* [PROBLEM DESCRIPTION]: Every entry is to be set down a second time, precisely as written.

* [Stored dataset items]:

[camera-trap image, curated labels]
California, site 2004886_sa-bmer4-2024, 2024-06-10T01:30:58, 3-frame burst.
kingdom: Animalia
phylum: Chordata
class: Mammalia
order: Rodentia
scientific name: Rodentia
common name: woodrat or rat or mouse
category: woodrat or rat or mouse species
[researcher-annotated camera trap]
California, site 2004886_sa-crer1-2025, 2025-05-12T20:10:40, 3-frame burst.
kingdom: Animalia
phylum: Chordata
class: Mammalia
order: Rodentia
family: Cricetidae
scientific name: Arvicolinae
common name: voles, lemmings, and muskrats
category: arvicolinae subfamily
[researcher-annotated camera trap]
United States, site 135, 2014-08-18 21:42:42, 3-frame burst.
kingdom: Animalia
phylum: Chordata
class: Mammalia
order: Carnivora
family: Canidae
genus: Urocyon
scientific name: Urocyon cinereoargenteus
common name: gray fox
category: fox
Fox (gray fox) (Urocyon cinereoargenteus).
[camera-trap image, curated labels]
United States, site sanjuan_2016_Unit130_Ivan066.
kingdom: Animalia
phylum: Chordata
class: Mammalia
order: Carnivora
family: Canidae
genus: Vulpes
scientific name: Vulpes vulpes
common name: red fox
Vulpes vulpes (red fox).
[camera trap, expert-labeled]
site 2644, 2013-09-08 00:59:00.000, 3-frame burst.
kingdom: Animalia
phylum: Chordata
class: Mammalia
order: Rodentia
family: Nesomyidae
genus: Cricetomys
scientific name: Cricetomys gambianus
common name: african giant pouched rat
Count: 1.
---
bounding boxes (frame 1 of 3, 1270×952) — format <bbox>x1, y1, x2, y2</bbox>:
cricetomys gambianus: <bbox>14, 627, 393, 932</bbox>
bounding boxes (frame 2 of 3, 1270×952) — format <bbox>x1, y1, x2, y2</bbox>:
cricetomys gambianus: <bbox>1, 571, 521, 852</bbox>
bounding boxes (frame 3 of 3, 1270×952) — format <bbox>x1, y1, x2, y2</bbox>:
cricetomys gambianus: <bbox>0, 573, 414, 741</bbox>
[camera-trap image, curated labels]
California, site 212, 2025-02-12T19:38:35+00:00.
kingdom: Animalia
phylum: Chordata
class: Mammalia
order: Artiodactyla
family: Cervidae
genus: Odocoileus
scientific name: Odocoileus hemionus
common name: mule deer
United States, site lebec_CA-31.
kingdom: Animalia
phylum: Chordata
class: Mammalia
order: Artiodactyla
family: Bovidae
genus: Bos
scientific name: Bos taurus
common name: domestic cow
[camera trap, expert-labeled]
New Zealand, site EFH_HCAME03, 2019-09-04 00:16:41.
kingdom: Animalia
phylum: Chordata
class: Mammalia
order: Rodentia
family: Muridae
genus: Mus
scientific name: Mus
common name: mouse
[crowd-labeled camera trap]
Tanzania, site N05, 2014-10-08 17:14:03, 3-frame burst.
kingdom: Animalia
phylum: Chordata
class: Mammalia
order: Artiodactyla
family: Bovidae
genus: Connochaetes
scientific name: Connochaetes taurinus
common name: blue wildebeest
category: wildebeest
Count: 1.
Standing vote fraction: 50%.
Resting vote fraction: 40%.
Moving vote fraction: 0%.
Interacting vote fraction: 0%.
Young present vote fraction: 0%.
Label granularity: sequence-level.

* [RESPONSE TO THE TASK]:
[camera-trap image, curated labels]
California, site 2004886_sa-bmer4-2024, 2024-06-10T01:30:58, 3-frame burst.
kingdom: Animalia
phylum: Chordata
class: Mammalia
order: Rodentia
scientific name: Rodentia
common name: woodrat or rat or mouse
category: woodrat or rat or mouse species
[researcher-annotated camera trap]
California, site 2004886_sa-crer1-2025, 2025-05-12T20:10:40, 3-frame burst.
kingdom: Animalia
phylum: Chordata
class: Mammalia
order: Rodentia
family: Cricetidae
scientific name: Arvicolinae
common name: voles, lemmings, and muskrats
category: arvicolinae subfamily
[researcher-annotated camera trap]
United States, site 135, 2014-08-18 21:42:42, 3-frame burst.
kingdom: Animalia
phylum: Chordata
class: Mammalia
order: Carnivora
family: Canidae
genus: Urocyon
scientific name: Urocyon cinereoargenteus
common name: gray fox
category: fox
Fox (gray fox) (Urocyon cinereoargenteus).
[camera-trap image, curated labels]
United States, site sanjuan_2016_Unit130_Ivan066.
kingdom: Animalia
phylum: Chordata
class: Mammalia
order: Carnivora
family: Canidae
genus: Vulpes
scientific name: Vulpes vulpes
common name: red fox
Vulpes vulpes (red fox).
[camera trap, expert-labeled]
site 2644, 2013-09-08 00:59:00.000, 3-frame burst.
kingdom: Animalia
phylum: Chordata
class: Mammalia
order: Rodentia
family: Nesomyidae
genus: Cricetomys
scientific name: Cricetomys gambianus
common name: african giant pouched rat
Count: 1.
---
bounding boxes (frame 1 of 3, 1270×952) — format <bbox>x1, y1, x2, y2</bbox>:
cricetomys gambianus: <bbox>14, 627, 393, 932</bbox>
bounding boxes (frame 2 of 3, 1270×952) — format <bbox>x1, y1, x2, y2</bbox>:
cricetomys gambianus: <bbox>1, 571, 521, 852</bbox>
bounding boxes (frame 3 of 3, 1270×952) — format <bbox>x1, y1, x2, y2</bbox>:
cricetomys gambianus: <bbox>0, 573, 414, 741</bbox>
[camera-trap image, curated labels]
California, site 212, 2025-02-12T19:38:35+00:00.
kingdom: Animalia
phylum: Chordata
class: Mammalia
order: Artiodactyla
family: Cervidae
genus: Odocoileus
scientific name: Odocoileus hemionus
common name: mule deer
United States, site lebec_CA-31.
kingdom: Animalia
phylum: Chordata
class: Mammalia
order: Artiodactyla
family: Bovidae
genus: Bos
scientific name: Bos taurus
common name: domestic cow
[camera trap, expert-labeled]
New Zealand, site EFH_HCAME03, 2019-09-04 00:16:41.
kingdom: Animalia
phylum: Chordata
class: Mammalia
order: Rodentia
family: Muridae
genus: Mus
scientific name: Mus
common name: mouse
[crowd-labeled camera trap]
Tanzania, site N05, 2014-10-08 17:14:03, 3-frame burst.
kingdom: Animalia
phylum: Chordata
class: Mammalia
order: Artiodactyla
family: Bovidae
genus: Connochaetes
scientific name: Connochaetes taurinus
common name: blue wildebeest
category: wildebeest
Count: 1.
Standing vote fraction: 50%.
Resting vote fraction: 40%.
Moving vote fraction: 0%.
Interacting vote fraction: 0%.
Young present vote fraction: 0%.
Label granularity: sequence-level.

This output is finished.